#### [原文]

■ ■ ■ ■ ■ ■ ■

諸善に努めねば善い果報は来ない。阿弥陀仏の本願を疑って、自分の行った善を弥陀の救いに役立たせようとする「自力の心」が悪いから、雑行と嫌われ、捨てよ、と言われるのである。
顕正新聞平成29年8月1日号論説より抜粋)

これだけ読んで納得する人は、あまり多くないと思います。これを納得しているのは、論説を書いている人くらいではないかと思います。

細かくは書きませんが、「雑行、雑修、自力の心をふり捨てて」の領解文が前述の文章の前に出てきます。当然、阿弥陀仏に救われる話、一大事の後生の話が書かれている流れにも関わらず「諸善に努めねば善い果報は来ない」と突然文脈にまったく関係ない文章が入ってきます。この文章は、親鸞会が雑行の話をするときには必ずといっていいほど出てきます。しかし、繰り返しになりますが、阿弥陀仏の救いと全く関係ない話です。


つまり、この文章(諸善に努めねば善い果報は来ない)が一番今回の論説でいいたいことだということです。また、高森会長が一番いいたいことでもあります。言い換えれば、「お布施を出さねば善い果報は来ない、だからお布施を出しなさい」です。


ここまで読まれた親鸞会会員の方には思い当たるところがあるのではないでしょうか?
親鸞会で「雑行」の話を聞いた時、心に何が残ってきたでしょうか?
私が記憶している範囲では、大体以下のものでした。
「雑行捨てねばならないが、諸善をするなということではない、むしろやらないと善果はこないから頑張ろう」
「自力の心は捨てねばならないが、諸善は捨ててはならない」

阿弥陀仏の救いは、南無阿弥陀仏を聞く一つなのですが、「聞くか聞かざるか」の話が、いつの間にか「善をするか捨てるか」の話にすりかわっています。南無阿弥陀仏で往生するかしないかの話が、善果が来るか来ないかの話になっています。


結果として、親鸞会会員が常に考えていることはどうすれば善果がくるような善をすることができるかに留まったままです。
どうすれば、富山の行事に参加できるか、どうすれば推進されるお布施の金額を用意することができるか、どうすれば参詣目標に届くか。そのためには誰に声をかければいいだろうか。

そうやって、阿弥陀仏の救いと自分の善を切り離せない考えを自力の心といいます。捨てねばならないのが自力の心と論説でいうのならば、阿弥陀仏の救いと善を関係づけるような記事を掲載する親鸞会こそ捨てねばなりません。2017年08月06日(日)は親鸞会館で会員追悼法要ですが、これまでに熱心に親鸞会のいうことに従って来た人が、もし声を出せたらどんな事を語られるのか、これをご縁に我が身に引き当てて考えて見て下さい。

以前、ブログにも書きましたが、以前ある会員の方がなくなる前にこう仰っていたことを耳にしました。
その方は、大変熱心な活動を続け、親鸞会の勧めるお布施にも何時も積極的に参加していました。高齢となり、亡くなる前に「これまで五千万円財施したけど、獲信できなかった……」と言われました。
こういう話をすると、高森会長はじめとして、親鸞会の講師は「お布施をしたら助かるなどということは、一度もいった事がない!聞き間違いだ」と言ってきました。本人を目の前にしてもこんなことが言えるでしょうか?本人を目の前にして言わなくても、そういうことを口にすれば言ったも同然です。

しかし、それは聞き間違いでも何も無く、親鸞会の教えを「正確に」聞けばそうなります。
自力の心を捨てる前に、間違った教え捨てて下さい。南無阿弥陀仏は必ずただ今救って下さいます。

■ ■ ■ ■ ■ ■ ■

データソースからの記録:
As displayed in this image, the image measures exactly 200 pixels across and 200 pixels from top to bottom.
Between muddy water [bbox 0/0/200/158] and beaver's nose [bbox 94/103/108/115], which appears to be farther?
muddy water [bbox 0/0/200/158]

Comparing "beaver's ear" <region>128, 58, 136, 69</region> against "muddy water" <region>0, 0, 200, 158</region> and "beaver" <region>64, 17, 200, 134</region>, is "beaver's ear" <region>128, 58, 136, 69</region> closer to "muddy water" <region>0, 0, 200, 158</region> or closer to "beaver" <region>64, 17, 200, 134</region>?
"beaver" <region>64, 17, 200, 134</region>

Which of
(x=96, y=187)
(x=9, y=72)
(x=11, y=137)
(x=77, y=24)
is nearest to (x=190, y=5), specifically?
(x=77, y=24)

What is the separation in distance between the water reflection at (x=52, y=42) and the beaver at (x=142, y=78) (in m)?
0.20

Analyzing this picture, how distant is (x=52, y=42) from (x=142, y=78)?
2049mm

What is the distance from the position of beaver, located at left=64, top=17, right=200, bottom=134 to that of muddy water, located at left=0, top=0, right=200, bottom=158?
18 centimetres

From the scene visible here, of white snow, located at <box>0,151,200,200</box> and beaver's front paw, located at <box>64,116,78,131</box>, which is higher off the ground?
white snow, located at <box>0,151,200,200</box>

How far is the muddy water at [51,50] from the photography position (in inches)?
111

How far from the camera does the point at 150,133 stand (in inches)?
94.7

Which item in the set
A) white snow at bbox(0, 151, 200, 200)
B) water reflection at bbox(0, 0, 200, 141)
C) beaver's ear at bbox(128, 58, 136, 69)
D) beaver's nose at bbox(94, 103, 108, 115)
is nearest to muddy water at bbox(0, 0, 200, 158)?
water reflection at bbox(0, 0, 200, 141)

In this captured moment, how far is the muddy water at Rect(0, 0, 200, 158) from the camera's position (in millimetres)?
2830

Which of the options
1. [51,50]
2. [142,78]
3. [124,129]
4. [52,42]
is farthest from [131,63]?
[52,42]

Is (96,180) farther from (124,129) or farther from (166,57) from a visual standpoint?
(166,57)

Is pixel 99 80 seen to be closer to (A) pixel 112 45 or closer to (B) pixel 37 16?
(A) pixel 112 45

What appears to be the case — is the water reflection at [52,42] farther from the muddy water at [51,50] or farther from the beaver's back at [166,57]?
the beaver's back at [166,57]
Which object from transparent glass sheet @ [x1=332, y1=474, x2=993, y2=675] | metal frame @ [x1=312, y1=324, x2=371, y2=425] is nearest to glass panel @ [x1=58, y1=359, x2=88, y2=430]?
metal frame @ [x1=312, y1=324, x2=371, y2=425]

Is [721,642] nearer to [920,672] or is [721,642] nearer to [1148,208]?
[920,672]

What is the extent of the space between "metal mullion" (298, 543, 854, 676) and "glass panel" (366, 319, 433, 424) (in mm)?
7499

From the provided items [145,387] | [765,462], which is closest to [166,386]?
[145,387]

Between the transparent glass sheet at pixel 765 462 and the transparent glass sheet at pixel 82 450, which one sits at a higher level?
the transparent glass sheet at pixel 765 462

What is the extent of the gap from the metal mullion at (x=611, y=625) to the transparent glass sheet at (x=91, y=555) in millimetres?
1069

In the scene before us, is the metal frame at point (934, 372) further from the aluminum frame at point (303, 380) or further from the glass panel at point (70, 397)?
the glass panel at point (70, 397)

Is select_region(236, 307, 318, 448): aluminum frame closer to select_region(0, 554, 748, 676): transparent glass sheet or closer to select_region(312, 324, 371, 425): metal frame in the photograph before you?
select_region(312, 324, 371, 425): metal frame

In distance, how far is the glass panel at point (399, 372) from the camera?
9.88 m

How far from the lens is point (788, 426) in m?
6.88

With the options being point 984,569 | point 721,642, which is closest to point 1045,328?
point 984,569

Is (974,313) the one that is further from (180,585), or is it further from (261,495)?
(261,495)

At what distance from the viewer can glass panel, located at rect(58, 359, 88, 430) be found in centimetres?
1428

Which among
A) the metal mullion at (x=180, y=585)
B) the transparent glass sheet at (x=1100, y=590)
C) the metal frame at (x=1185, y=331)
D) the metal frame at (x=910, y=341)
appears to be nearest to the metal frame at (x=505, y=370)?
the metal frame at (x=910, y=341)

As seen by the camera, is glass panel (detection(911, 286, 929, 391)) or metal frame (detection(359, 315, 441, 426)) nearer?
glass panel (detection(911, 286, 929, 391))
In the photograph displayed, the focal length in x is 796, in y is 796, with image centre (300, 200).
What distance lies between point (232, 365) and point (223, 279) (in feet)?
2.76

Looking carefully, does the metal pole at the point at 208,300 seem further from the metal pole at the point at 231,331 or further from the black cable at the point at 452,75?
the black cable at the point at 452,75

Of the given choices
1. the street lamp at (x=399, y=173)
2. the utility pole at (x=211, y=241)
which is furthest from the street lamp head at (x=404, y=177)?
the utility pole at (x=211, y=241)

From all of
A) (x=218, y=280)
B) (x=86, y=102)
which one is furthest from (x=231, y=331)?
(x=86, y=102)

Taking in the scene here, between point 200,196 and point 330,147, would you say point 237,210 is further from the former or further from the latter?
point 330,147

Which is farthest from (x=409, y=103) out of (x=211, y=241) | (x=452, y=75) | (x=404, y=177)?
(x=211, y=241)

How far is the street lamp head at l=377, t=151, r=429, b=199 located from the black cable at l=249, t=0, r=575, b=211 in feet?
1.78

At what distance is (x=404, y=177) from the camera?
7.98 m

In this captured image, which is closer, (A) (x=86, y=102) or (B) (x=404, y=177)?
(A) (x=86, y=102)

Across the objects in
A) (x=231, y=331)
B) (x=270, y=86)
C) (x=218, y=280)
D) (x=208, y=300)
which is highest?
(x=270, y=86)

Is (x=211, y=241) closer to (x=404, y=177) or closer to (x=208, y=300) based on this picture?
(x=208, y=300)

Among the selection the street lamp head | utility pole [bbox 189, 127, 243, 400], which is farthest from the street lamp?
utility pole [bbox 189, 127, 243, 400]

■ ■ ■ ■ ■ ■ ■

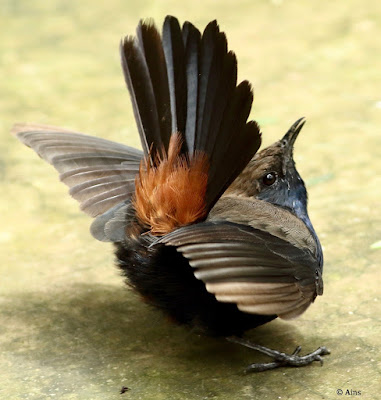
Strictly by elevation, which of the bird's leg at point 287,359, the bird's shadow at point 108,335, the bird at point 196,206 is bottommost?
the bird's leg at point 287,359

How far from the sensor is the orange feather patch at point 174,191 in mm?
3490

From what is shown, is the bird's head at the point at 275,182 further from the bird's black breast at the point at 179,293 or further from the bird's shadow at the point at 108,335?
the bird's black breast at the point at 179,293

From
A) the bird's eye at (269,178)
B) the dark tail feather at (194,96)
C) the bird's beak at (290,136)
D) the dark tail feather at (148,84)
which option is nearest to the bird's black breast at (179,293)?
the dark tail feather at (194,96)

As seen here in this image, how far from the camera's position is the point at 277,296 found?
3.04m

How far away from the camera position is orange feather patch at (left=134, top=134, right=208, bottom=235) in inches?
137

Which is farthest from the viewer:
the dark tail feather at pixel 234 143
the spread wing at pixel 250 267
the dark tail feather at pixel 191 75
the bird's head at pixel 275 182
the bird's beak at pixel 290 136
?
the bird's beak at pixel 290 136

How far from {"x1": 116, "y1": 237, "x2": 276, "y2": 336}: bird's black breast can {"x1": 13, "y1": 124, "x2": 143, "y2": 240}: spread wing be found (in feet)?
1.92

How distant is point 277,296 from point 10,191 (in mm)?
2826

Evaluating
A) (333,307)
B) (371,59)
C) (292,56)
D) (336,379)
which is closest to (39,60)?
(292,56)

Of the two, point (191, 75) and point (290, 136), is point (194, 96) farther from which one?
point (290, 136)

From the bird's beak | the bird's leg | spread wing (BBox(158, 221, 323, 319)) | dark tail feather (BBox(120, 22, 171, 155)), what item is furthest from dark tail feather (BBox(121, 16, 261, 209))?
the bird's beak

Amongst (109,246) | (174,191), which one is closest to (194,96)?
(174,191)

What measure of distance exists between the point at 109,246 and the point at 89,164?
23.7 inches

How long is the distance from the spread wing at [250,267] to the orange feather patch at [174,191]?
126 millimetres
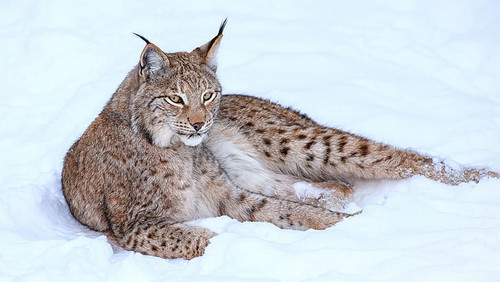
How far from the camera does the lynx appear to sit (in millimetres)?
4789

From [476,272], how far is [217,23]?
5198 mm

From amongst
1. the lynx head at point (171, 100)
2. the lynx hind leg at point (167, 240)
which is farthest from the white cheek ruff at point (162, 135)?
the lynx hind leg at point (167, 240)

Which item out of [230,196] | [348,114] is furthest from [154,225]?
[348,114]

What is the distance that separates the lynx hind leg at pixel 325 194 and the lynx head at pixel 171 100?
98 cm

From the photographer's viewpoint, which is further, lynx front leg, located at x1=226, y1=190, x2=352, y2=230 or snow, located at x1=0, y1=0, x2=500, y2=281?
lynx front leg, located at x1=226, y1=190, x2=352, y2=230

■ ■ ■ ■ ■ ■ ■

原文の「ここまで読まれた親鸞会会員の方には思い当たるところがあるのではないでしょうか?」から「できるかに留まったままです。」までの部分を、「善果」を「よい結果」に入れ替えて書き直してもらえますか？ これらの記録は原文とは別の資料です。

#### [解答]
ここまで読まれた親鸞会会員の方には思い当たるところがあるのではないでしょうか?
親鸞会で「雑行」の話を聞いた時、心に何が残ってきたでしょうか?
私が記憶している範囲では、大体以下のものでした。
「雑行捨てねばならないが、諸善をするなということではない、むしろやらないとよい結果はこないから頑張ろう」
「自力の心は捨てねばならないが、諸善は捨ててはならない」

阿弥陀仏の救いは、南無阿弥陀仏を聞く一つなのですが、「聞くか聞かざるか」の話が、いつの間にか「善をするか捨てるか」の話にすりかわっています。南無阿弥陀仏で往生するかしないかの話が、よい結果が来るか来ないかの話になっています。


結果として、親鸞会会員が常に考えていることはどうすればよい結果がくるような善をすることができるかに留まったままです。